Die Haltung von Ahrar al-Sham zur Waffenruhe sei nicht eindeutig, meldete gestern Aaron Lund, der, um es so zu sagen, einen guten Draht zu oppositionellen Gruppen in Syrien hat. Auch auf dem offiziellen Twiztteraccount der Miliz hieß es gestern, dass man Vorbehalte habe und die Vereinbarung noch nicht unterzeichnet habe.

Dass es Kontakte zwischen Ahrar al-Sham zu al-Qaida gibt, lässt sich beim Long War Journal nachlesen, ganz evident war dies in der engen Allianz mit der al-Nusra-Front. Dennoch wiesen Experten immer wieder darauf hin, dass es ideologische Unterschiede zwischen den "Salafisten" von Ahrar al-Sham und den Dschihadisten von al-Nusra gebe.

Diese Unterschiede spielten keine Rolle, solange es darum ging, Aleppo zurückzuerobern. Da wurde auf das gemeinsame Ziel und die gemeinsame Allianz der Dschihadisten/Salafisten verwiesen, der Sturz der Regierung Baschar al-Assad, die Etablierung eines islamistischen Staates.

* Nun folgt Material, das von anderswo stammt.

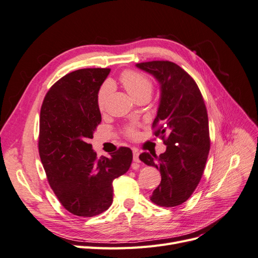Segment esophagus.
I'll return each instance as SVG.
<instances>
[{"label": "esophagus", "instance_id": "obj_1", "mask_svg": "<svg viewBox=\"0 0 258 258\" xmlns=\"http://www.w3.org/2000/svg\"><path fill=\"white\" fill-rule=\"evenodd\" d=\"M139 156H140L139 151H138V150H134V161H135V162H140Z\"/></svg>", "mask_w": 258, "mask_h": 258}]
</instances>
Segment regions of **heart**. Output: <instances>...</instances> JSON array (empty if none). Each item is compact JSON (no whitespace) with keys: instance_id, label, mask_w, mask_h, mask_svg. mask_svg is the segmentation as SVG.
Here are the masks:
<instances>
[{"instance_id":"heart-1","label":"heart","mask_w":258,"mask_h":258,"mask_svg":"<svg viewBox=\"0 0 258 258\" xmlns=\"http://www.w3.org/2000/svg\"><path fill=\"white\" fill-rule=\"evenodd\" d=\"M119 80L123 85L124 89L135 99L138 100L142 97H151V93L153 91V83L145 74L137 71H124L123 73H121ZM112 91L113 84L110 81L104 82L100 87L97 95V104L100 110L104 108L107 99L110 97ZM128 134L131 136L134 135V129L129 128Z\"/></svg>"}]
</instances>
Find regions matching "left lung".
Instances as JSON below:
<instances>
[{
  "instance_id": "obj_1",
  "label": "left lung",
  "mask_w": 258,
  "mask_h": 258,
  "mask_svg": "<svg viewBox=\"0 0 258 258\" xmlns=\"http://www.w3.org/2000/svg\"><path fill=\"white\" fill-rule=\"evenodd\" d=\"M136 67L158 82L159 105L153 127L165 140L167 150L159 156L142 153L140 160L157 168L160 185L151 200L160 207H176L188 199L199 184L210 151L209 120L197 84L184 70L170 61H150Z\"/></svg>"
}]
</instances>
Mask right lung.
Masks as SVG:
<instances>
[{
  "label": "right lung",
  "instance_id": "add662e5",
  "mask_svg": "<svg viewBox=\"0 0 258 258\" xmlns=\"http://www.w3.org/2000/svg\"><path fill=\"white\" fill-rule=\"evenodd\" d=\"M110 69H82L64 75L46 95L38 152L48 183L70 213L91 217L113 202V181L129 170L132 152L120 147L97 158L89 140L101 122L97 95Z\"/></svg>",
  "mask_w": 258,
  "mask_h": 258
}]
</instances>
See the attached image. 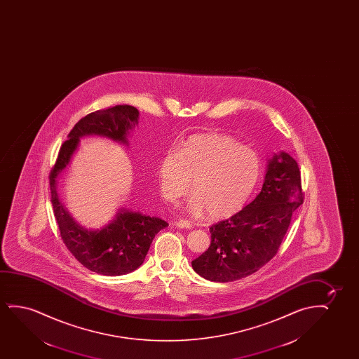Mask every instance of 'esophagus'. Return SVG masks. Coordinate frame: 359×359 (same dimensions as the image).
<instances>
[{
    "instance_id": "34e87169",
    "label": "esophagus",
    "mask_w": 359,
    "mask_h": 359,
    "mask_svg": "<svg viewBox=\"0 0 359 359\" xmlns=\"http://www.w3.org/2000/svg\"><path fill=\"white\" fill-rule=\"evenodd\" d=\"M177 228H182V229H190L192 228V223L190 221H187V219H179L177 222Z\"/></svg>"
}]
</instances>
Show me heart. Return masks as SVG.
<instances>
[{
	"label": "heart",
	"instance_id": "heart-1",
	"mask_svg": "<svg viewBox=\"0 0 359 359\" xmlns=\"http://www.w3.org/2000/svg\"><path fill=\"white\" fill-rule=\"evenodd\" d=\"M261 159L252 148L224 133H198L187 138L180 151H169L158 164L163 196L177 201L191 187L189 211L213 219L241 212L255 190Z\"/></svg>",
	"mask_w": 359,
	"mask_h": 359
}]
</instances>
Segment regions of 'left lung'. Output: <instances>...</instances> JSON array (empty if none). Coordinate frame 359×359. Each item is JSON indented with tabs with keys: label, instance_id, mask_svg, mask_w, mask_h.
Masks as SVG:
<instances>
[{
	"label": "left lung",
	"instance_id": "left-lung-1",
	"mask_svg": "<svg viewBox=\"0 0 359 359\" xmlns=\"http://www.w3.org/2000/svg\"><path fill=\"white\" fill-rule=\"evenodd\" d=\"M303 198L298 163L283 151L275 153L267 162L260 194L210 228L211 245L192 261V269L213 282L241 280L260 270L277 254Z\"/></svg>",
	"mask_w": 359,
	"mask_h": 359
}]
</instances>
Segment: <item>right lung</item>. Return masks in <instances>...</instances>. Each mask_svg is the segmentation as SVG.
<instances>
[{"instance_id": "1", "label": "right lung", "mask_w": 359, "mask_h": 359, "mask_svg": "<svg viewBox=\"0 0 359 359\" xmlns=\"http://www.w3.org/2000/svg\"><path fill=\"white\" fill-rule=\"evenodd\" d=\"M138 115L135 107L116 105L81 118L60 148L59 157L50 172L51 203L65 245L84 267L99 275H126L138 269L154 236L168 223L123 207L108 224L87 229L74 221L60 200L57 179L71 162L82 137L102 136L128 146V137L138 125Z\"/></svg>"}]
</instances>
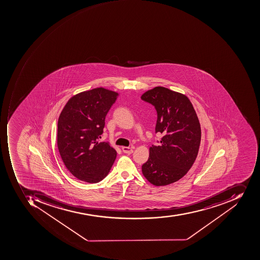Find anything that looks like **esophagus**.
Here are the masks:
<instances>
[{
  "instance_id": "34e87169",
  "label": "esophagus",
  "mask_w": 260,
  "mask_h": 260,
  "mask_svg": "<svg viewBox=\"0 0 260 260\" xmlns=\"http://www.w3.org/2000/svg\"><path fill=\"white\" fill-rule=\"evenodd\" d=\"M122 151H123L124 153H127V154H131L134 152V149L131 147H122Z\"/></svg>"
}]
</instances>
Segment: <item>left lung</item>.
Returning <instances> with one entry per match:
<instances>
[{
	"label": "left lung",
	"instance_id": "1",
	"mask_svg": "<svg viewBox=\"0 0 260 260\" xmlns=\"http://www.w3.org/2000/svg\"><path fill=\"white\" fill-rule=\"evenodd\" d=\"M141 98L154 106L155 131L163 135L159 145L149 148L142 173L155 186L171 184L183 177L196 161L201 142L199 118L190 100L169 88L156 87Z\"/></svg>",
	"mask_w": 260,
	"mask_h": 260
}]
</instances>
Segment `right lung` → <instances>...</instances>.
<instances>
[{"instance_id":"right-lung-1","label":"right lung","mask_w":260,"mask_h":260,"mask_svg":"<svg viewBox=\"0 0 260 260\" xmlns=\"http://www.w3.org/2000/svg\"><path fill=\"white\" fill-rule=\"evenodd\" d=\"M118 94L104 88L72 97L57 122V148L73 176L87 183L101 182L111 170L117 152L109 142H99L106 115Z\"/></svg>"}]
</instances>
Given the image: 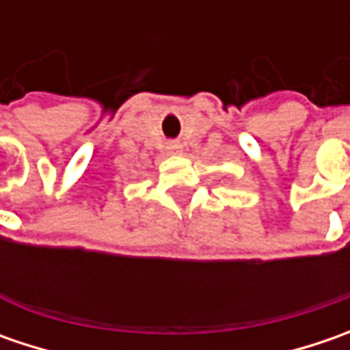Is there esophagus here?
<instances>
[{
  "label": "esophagus",
  "mask_w": 350,
  "mask_h": 350,
  "mask_svg": "<svg viewBox=\"0 0 350 350\" xmlns=\"http://www.w3.org/2000/svg\"><path fill=\"white\" fill-rule=\"evenodd\" d=\"M167 150L169 152H179V150H181V146H179V144H169Z\"/></svg>",
  "instance_id": "34e87169"
}]
</instances>
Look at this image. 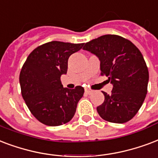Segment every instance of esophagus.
<instances>
[{
  "label": "esophagus",
  "mask_w": 158,
  "mask_h": 158,
  "mask_svg": "<svg viewBox=\"0 0 158 158\" xmlns=\"http://www.w3.org/2000/svg\"><path fill=\"white\" fill-rule=\"evenodd\" d=\"M84 91H85V93H87L88 94H92V93L94 92L91 89H89V88H85Z\"/></svg>",
  "instance_id": "1"
}]
</instances>
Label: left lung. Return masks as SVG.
<instances>
[{
    "label": "left lung",
    "mask_w": 158,
    "mask_h": 158,
    "mask_svg": "<svg viewBox=\"0 0 158 158\" xmlns=\"http://www.w3.org/2000/svg\"><path fill=\"white\" fill-rule=\"evenodd\" d=\"M83 50L98 58L101 75L108 77L113 84L110 94L103 92L104 101L97 107L99 116L115 123L129 121L140 109L148 93V69L140 50L116 35L92 40Z\"/></svg>",
    "instance_id": "obj_1"
}]
</instances>
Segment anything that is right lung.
Here are the masks:
<instances>
[{"mask_svg":"<svg viewBox=\"0 0 158 158\" xmlns=\"http://www.w3.org/2000/svg\"><path fill=\"white\" fill-rule=\"evenodd\" d=\"M84 44L51 41L29 55L20 74L21 94L31 113L47 126H60L73 118L84 88H64L60 77L68 69V60Z\"/></svg>","mask_w":158,"mask_h":158,"instance_id":"obj_1","label":"right lung"}]
</instances>
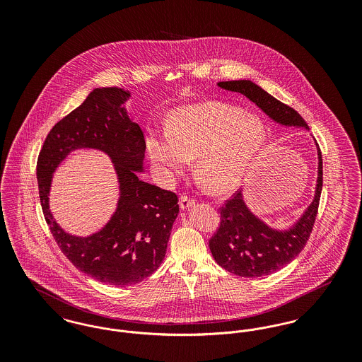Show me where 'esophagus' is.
Here are the masks:
<instances>
[{
	"label": "esophagus",
	"mask_w": 362,
	"mask_h": 362,
	"mask_svg": "<svg viewBox=\"0 0 362 362\" xmlns=\"http://www.w3.org/2000/svg\"><path fill=\"white\" fill-rule=\"evenodd\" d=\"M180 209L182 210H186V209H189V207L192 206L194 205V199L191 198V197H187V195H183L182 198H180Z\"/></svg>",
	"instance_id": "esophagus-1"
}]
</instances>
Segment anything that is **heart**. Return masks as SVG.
<instances>
[{
    "instance_id": "heart-1",
    "label": "heart",
    "mask_w": 362,
    "mask_h": 362,
    "mask_svg": "<svg viewBox=\"0 0 362 362\" xmlns=\"http://www.w3.org/2000/svg\"><path fill=\"white\" fill-rule=\"evenodd\" d=\"M266 139L258 117L228 104L206 102L182 107L170 119L168 134H151L146 149L158 173L173 180L197 157V173L207 189H236Z\"/></svg>"
}]
</instances>
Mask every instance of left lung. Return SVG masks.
<instances>
[{"mask_svg": "<svg viewBox=\"0 0 362 362\" xmlns=\"http://www.w3.org/2000/svg\"><path fill=\"white\" fill-rule=\"evenodd\" d=\"M218 86L244 95L279 124L308 129V124L296 110L281 103L250 80L221 81ZM317 157L315 198L298 221L289 229L279 230L264 224L245 205L241 189L236 191L224 206L220 207L221 223L209 240V247L213 258L223 269L247 278L269 276L289 264L303 251L316 220L323 187V161L319 146Z\"/></svg>", "mask_w": 362, "mask_h": 362, "instance_id": "obj_1", "label": "left lung"}]
</instances>
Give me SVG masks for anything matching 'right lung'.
I'll use <instances>...</instances> for the list:
<instances>
[{"mask_svg": "<svg viewBox=\"0 0 362 362\" xmlns=\"http://www.w3.org/2000/svg\"><path fill=\"white\" fill-rule=\"evenodd\" d=\"M130 92L96 88L84 103L58 122L45 139L36 165L39 198L46 223L64 255L86 276L114 286H129L153 274L167 252L179 213L177 195L139 179L145 138L123 104ZM98 148L115 164L120 199L110 221L96 234L80 238L65 233L48 205L52 173L77 148Z\"/></svg>", "mask_w": 362, "mask_h": 362, "instance_id": "1", "label": "right lung"}]
</instances>
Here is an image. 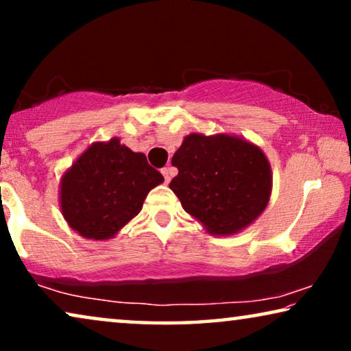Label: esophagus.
<instances>
[{
  "label": "esophagus",
  "instance_id": "1",
  "mask_svg": "<svg viewBox=\"0 0 351 351\" xmlns=\"http://www.w3.org/2000/svg\"><path fill=\"white\" fill-rule=\"evenodd\" d=\"M161 174L165 176V180H166V184H167V182H171L172 177H174L176 169H172V167H165V169H161Z\"/></svg>",
  "mask_w": 351,
  "mask_h": 351
}]
</instances>
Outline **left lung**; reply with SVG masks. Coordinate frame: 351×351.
<instances>
[{"instance_id": "8db88e82", "label": "left lung", "mask_w": 351, "mask_h": 351, "mask_svg": "<svg viewBox=\"0 0 351 351\" xmlns=\"http://www.w3.org/2000/svg\"><path fill=\"white\" fill-rule=\"evenodd\" d=\"M179 169L169 189L182 208L214 237H230L256 222L271 196V166L256 143L234 134L184 137L172 156Z\"/></svg>"}]
</instances>
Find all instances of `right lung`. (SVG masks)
<instances>
[{
	"mask_svg": "<svg viewBox=\"0 0 351 351\" xmlns=\"http://www.w3.org/2000/svg\"><path fill=\"white\" fill-rule=\"evenodd\" d=\"M165 182L160 172L112 137L94 142L66 167L59 206L69 227L83 238L104 241L121 232L142 210L152 189Z\"/></svg>",
	"mask_w": 351,
	"mask_h": 351,
	"instance_id": "obj_1",
	"label": "right lung"
}]
</instances>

Jetzt spielen diese Unterschiede eine Rolle. Die Dschihadisten der al-Nusra-Front und der IS sind als terroristische Gruppen oder Organisationen von der Waffenruhe ausgenommen. Ahrar al-Sham - ganz in Übereinstimmung mit der UN-Resolution nicht. Dass aber - nicht in Übereinstimmung mit UN-Resolutionen zu Syrien - auch die YPG als Terrorgruppe von der Waffenruhe ausgeschlossen ist, zeigt den Einfluss der Türkei in der Sache, bzw. die große Rolle, die ihr zugewiesen wird. (In diesem Sinne kann die Auflistung von Ahrar al-Sham unter "Formations of the moderate opposition" als Zugeständnis an die Türkei verstanden werden, von der sich Russland erhofft, dass es die bewaffneten Milizen tatsächlich kontrollieren kann, spätere Einf. d.V.).